1996: When Jessica Mitford, author of the bestselling book The American Way of Death, died of lung cancer, her cremation cost four hundred and seventy-five dollars. A revised edition of her muckraking 1963 text exposing the practices of the funeral industry was published in 2000 and contained this letter from a bereaved daughter struggling to pay for her mother’s funeral:

In June 1942, my father purchased a funeral policy from Tharp-Sontheimer Life Insurance Company for my mother, Liberty Lemoine Feldheim, as well as one for himself. Later, in 1943 and 1945, he purchased one for each of his three daughters at a cost of approximately $218 per policy. Two hundred eighteen dollars does not seem like much, but in the 1940s, when your annual salary was approximately $3,000, it was quite a lot. As you can see, the policy included just about everything needed for a complete funeral. This policy was not purchased through a fast-talking salesman but from my grandfather, his father. I feel confident that my grandfather would not have sold these policies to family members and friends if he had known that it was a scam or fraudulent.

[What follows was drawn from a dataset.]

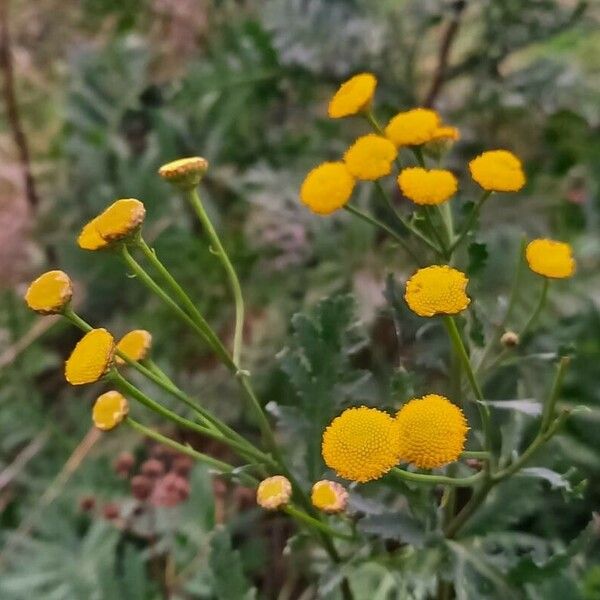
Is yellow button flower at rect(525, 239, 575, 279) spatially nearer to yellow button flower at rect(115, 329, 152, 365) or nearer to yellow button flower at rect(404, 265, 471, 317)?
yellow button flower at rect(404, 265, 471, 317)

On April 15, 1996, my mother died. On April 16, 1996, my father and two sisters met with David Rogers with Tharp-Sontheimer, 1600 N. Causeway Boulevard, Metairie, La. In going over the arrangements they were shown one casket that he said was included in the policy. It looked as if it was covered in a felt material that resembled carpet padding (bits and pieces glued together) and that it might fall apart from the weight of a body. My father asked if he could pay extra for a better casket. They refused and said ANY changes in the casket voided the policy, but they would give a credit Of $300 toward the cost of a more expensive funeral. This seems like the old "Bait and Switch" scam so widely used to swindle people.

My father then said he would take the original casket with the services offered in the policy and donate the casket to someone's family who couldn't afford one and purchase an additional casket. Again they refused. They stated that under a Federal Trade Commission ruling they were not allowed to substitute or upgrade a casket or even separate a casket from the services. (In a recent conversation with the FTC, I have been told there is no such ruling.)

After several futile requests were made to have them allow us to pay for a better casket without voiding the rest of the services offered in the policy, my father and sisters, feeling both emotionally and physically drained, did what the funeral homes rely on them to do. They chose a different casket and the services they wished to have and in the end were given an invoice in the amount Of $7,916.84 after the $300 credit. The cost of the chosen casket alone was $3,595 plus tax. From there they went to see David Rogers' supervisor and Chairman of the Board, Stephen Sontheimer, at the 412.7 S. Claiborne Avenue, New Orleans office to plead their case. Having to deal with my mother's sudden death combined with five days of little to no sleep while at the hospital, we were all in emotional.

At a time when compassion and understanding were most definitely needed, they found Mr. Sontheimer to be very arrogant, disrespectful and degrading. Mr. Sontheimer refused their repeated request and led them to believe that there was absolutely nothing he could do. Why would the insurance company and/or funeral home not allow you to purchase a different casket without voiding the rest of the benefits of the policy if it were not meant to be a scam of "Bait & Switch" or "Insurance Fraud." What harm could it do? We are aware of at least one New Orleans funeral home that has allowed such changes.